La detección representa un avance importante en el estudio de los llamados objetos transneptunianos, cuerpos helados que orbitan el Sol en las zonas más alejadas del sistema solar.
Qué son los objetos transneptunianos
Los objetos transneptunianos son cuerpos espaciales ubicados más allá de Neptuno, en regiones como el cinturón de Kuiper, donde también se encuentra Plutón.
Estas formaciones están compuestas principalmente por hielo, roca y compuestos congelados, y son consideradas restos primitivos de la formación del sistema solar hace más de 4.500 millones de años.
Hasta ahora, solo unos pocos objetos grandes —como Plutón o Tritón— habían mostrado capacidad de mantener atmósferas temporales o muy delgadas. Por eso, el descubrimiento en un cuerpo mucho más pequeño cambia parte de lo que se creía sobre estos mundos extremos.
El hallazgo desafía teorías previas
Los científicos detectaron la atmósfera al analizar cómo el objeto bloqueó la luz de una estrella distante durante un fenómeno conocido como ocultación estelar.
Las variaciones observadas en la luz permitieron identificar señales compatibles con una capa gaseosa extremadamente tenue alrededor del cuerpo celeste.

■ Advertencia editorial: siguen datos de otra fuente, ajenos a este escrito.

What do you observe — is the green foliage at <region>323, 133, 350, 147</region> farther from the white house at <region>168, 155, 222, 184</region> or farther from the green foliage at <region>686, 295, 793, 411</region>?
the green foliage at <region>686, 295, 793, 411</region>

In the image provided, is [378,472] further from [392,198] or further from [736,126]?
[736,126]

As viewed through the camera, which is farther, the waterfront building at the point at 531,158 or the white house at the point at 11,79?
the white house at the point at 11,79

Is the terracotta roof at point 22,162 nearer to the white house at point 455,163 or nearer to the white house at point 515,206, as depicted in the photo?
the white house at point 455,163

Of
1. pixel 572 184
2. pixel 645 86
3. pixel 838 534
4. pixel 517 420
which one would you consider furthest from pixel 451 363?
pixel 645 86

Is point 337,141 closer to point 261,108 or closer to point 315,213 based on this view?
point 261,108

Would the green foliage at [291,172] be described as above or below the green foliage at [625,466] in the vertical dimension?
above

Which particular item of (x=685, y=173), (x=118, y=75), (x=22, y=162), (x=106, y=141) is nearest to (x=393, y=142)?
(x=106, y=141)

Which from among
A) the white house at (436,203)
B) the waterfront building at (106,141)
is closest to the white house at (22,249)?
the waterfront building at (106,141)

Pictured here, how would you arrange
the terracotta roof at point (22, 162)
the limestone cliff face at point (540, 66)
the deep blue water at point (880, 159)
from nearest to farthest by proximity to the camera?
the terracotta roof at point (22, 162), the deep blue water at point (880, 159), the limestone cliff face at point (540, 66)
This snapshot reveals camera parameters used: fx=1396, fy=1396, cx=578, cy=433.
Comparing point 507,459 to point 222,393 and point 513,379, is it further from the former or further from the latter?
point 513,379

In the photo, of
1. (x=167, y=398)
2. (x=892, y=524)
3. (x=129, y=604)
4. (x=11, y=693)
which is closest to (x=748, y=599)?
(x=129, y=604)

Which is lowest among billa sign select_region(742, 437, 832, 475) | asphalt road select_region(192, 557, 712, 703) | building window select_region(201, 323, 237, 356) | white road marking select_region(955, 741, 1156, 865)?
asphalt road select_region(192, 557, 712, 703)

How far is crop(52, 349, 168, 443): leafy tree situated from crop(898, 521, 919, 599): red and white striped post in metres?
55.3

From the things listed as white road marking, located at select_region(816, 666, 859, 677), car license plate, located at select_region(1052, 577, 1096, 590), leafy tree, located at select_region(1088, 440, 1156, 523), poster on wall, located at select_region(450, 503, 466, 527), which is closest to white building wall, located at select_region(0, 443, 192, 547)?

El descubrimiento obliga ahora a reconsiderar modelos sobre retención de gases en objetos pequeños sometidos a temperaturas extremas y baja gravedad.
Además, abre la posibilidad de que existan más cuerpos similares en las regiones externas del sistema solar con características aún desconocidas.
Un nuevo misterio en las fronteras del sistema solar
El hallazgo vuelve a demostrar que las zonas más lejanas del sistema solar todavía esconden fenómenos capaces de sorprender incluso a los astrónomos más experimentados.
Cada nuevo descubrimiento en el cinturón de Kuiper ayuda a reconstruir cómo se formaron los planetas y cómo evolucionaron los cuerpos helados en las regiones más remotas del entorno solar.
Porque incluso más allá de Plutón —donde parecía que solo existían roca y hielo— el universo todavía guarda secretos con capacidad de cambiar lo que sabemos sobre el espacio.